━━━ GIVEN ENTRIES ━━━

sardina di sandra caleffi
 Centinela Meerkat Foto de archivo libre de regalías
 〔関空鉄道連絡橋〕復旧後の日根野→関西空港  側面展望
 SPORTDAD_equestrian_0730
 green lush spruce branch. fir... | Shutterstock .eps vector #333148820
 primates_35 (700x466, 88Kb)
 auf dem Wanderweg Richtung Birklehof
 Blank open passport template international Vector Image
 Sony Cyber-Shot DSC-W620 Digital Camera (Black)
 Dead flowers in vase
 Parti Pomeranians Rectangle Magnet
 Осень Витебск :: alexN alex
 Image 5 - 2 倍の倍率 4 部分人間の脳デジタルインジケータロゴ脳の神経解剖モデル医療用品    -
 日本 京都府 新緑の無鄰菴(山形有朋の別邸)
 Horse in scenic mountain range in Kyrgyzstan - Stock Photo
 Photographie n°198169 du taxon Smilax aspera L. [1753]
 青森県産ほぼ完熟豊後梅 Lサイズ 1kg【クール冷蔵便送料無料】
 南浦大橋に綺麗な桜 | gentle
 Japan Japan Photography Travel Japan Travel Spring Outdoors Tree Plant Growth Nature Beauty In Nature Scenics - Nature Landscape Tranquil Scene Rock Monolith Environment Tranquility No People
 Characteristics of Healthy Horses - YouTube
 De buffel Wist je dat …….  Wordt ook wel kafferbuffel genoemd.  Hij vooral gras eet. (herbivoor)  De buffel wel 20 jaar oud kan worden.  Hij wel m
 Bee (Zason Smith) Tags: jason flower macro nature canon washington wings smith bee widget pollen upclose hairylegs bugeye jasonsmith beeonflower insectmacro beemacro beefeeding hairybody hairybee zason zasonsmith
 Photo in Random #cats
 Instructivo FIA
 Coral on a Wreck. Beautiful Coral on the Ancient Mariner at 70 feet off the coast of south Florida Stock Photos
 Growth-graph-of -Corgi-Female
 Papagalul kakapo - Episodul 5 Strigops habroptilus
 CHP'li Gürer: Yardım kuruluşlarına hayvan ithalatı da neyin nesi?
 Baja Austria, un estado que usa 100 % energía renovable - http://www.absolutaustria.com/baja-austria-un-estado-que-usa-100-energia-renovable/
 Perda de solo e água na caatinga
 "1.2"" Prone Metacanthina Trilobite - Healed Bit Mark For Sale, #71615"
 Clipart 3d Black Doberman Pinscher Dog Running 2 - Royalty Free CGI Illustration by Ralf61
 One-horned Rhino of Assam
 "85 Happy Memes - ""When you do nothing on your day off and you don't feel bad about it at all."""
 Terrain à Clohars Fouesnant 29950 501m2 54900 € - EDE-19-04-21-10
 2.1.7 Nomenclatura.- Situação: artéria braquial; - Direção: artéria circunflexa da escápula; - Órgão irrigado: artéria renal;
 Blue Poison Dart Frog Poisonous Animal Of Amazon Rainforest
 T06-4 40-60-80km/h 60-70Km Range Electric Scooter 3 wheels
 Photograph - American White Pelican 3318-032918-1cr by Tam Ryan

━━━

Only an exact copy of the data above will do.

*RESULT FOR THIS TASK:*
sardina di sandra caleffi
 Centinela Meerkat Foto de archivo libre de regalías
 〔関空鉄道連絡橋〕復旧後の日根野→関西空港  側面展望
 SPORTDAD_equestrian_0730
 green lush spruce branch. fir... | Shutterstock .eps vector #333148820
 primates_35 (700x466, 88Kb)
 auf dem Wanderweg Richtung Birklehof
 Blank open passport template international Vector Image
 Sony Cyber-Shot DSC-W620 Digital Camera (Black)
 Dead flowers in vase
 Parti Pomeranians Rectangle Magnet
 Осень Витебск :: alexN alex
 Image 5 - 2 倍の倍率 4 部分人間の脳デジタルインジケータロゴ脳の神経解剖モデル医療用品    -
 日本 京都府 新緑の無鄰菴(山形有朋の別邸)
 Horse in scenic mountain range in Kyrgyzstan - Stock Photo
 Photographie n°198169 du taxon Smilax aspera L. [1753]
 青森県産ほぼ完熟豊後梅 Lサイズ 1kg【クール冷蔵便送料無料】
 南浦大橋に綺麗な桜 | gentle
 Japan Japan Photography Travel Japan Travel Spring Outdoors Tree Plant Growth Nature Beauty In Nature Scenics - Nature Landscape Tranquil Scene Rock Monolith Environment Tranquility No People
 Characteristics of Healthy Horses - YouTube
 De buffel Wist je dat …….  Wordt ook wel kafferbuffel genoemd.  Hij vooral gras eet. (herbivoor)  De buffel wel 20 jaar oud kan worden.  Hij wel m
 Bee (Zason Smith) Tags: jason flower macro nature canon washington wings smith bee widget pollen upclose hairylegs bugeye jasonsmith beeonflower insectmacro beemacro beefeeding hairybody hairybee zason zasonsmith
 Photo in Random #cats
 Instructivo FIA
 Coral on a Wreck. Beautiful Coral on the Ancient Mariner at 70 feet off the coast of south Florida Stock Photos
 Growth-graph-of -Corgi-Female
 Papagalul kakapo - Episodul 5 Strigops habroptilus
 CHP'li Gürer: Yardım kuruluşlarına hayvan ithalatı da neyin nesi?
 Baja Austria, un estado que usa 100 % energía renovable - http://www.absolutaustria.com/baja-austria-un-estado-que-usa-100-energia-renovable/
 Perda de solo e água na caatinga
 "1.2"" Prone Metacanthina Trilobite - Healed Bit Mark For Sale, #71615"
 Clipart 3d Black Doberman Pinscher Dog Running 2 - Royalty Free CGI Illustration by Ralf61
 One-horned Rhino of Assam
 "85 Happy Memes - ""When you do nothing on your day off and you don't feel bad about it at all."""
 Terrain à Clohars Fouesnant 29950 501m2 54900 € - EDE-19-04-21-10
 2.1.7 Nomenclatura.- Situação: artéria braquial; - Direção: artéria circunflexa da escápula; - Órgão irrigado: artéria renal;
 Blue Poison Dart Frog Poisonous Animal Of Amazon Rainforest
 T06-4 40-60-80km/h 60-70Km Range Electric Scooter 3 wheels
 Photograph - American White Pelican 3318-032918-1cr by Tam Ryan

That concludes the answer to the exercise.